▶ [TASK DESCRIPTION] According to the article on the CHIPS and Science Act, how large is the package that the act provides for the chip and other technology sectors?

▶ [PASSAGE PROVIDED]
────

Not So Fab: The Current CHIPS and Science Act Fails to Address Problems Hampering
Global Supply Chain Cooperation

By Geoffrey Cain

AUGUST 16, 2023

Three years into the construction of a new plant for the giant Taiwan Semiconductor Manufacturing Company (TSMC) in the Arizona suburbs, tensions are growing over the future of investments such as the one that made it possible. The fabrication plant, or fab, is a flagship project of the CHIPS and Science Act, the $280 billion package for the chip and other technology sectors that US President Joe Biden signed into law last August, and that the Department of Commerce started implementing in February by opening grant applications to technology companies. But semiconductor executives in Taiwan, who have cooperated with requests from American officials to make costly investments in the United States, feel they are passed over for state funding in favor of struggling US firms such as Intel. 

The result is a growing rift in trade and technology that will slow critical advances in semiconductor manufacturing, hurt US access to the latest chip technologies, and damage US interest in staying ahead of China while maintaining trade relationships with other democracies. 

The worsening situation calls for a different approach to international cooperation. The United States needs to abandon the belief that it alone can reinvigorate its national manufacturing capabilities and instead work to supercharge the Chip 4 Alliance that joins the country with Japan, Taiwan, and South Korea, and promotes fairer treatment of American technological partners in Taiwan.

A Bungled Rollout 

Problems have festered at the TSMC plant since the beginning.

────

▶ [SUPPLIED MATERIAL]
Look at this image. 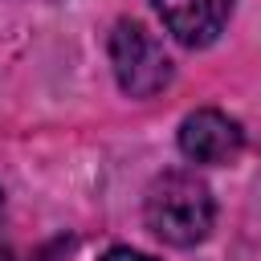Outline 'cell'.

────

▶ [RESPONSE BELOW] $280 billion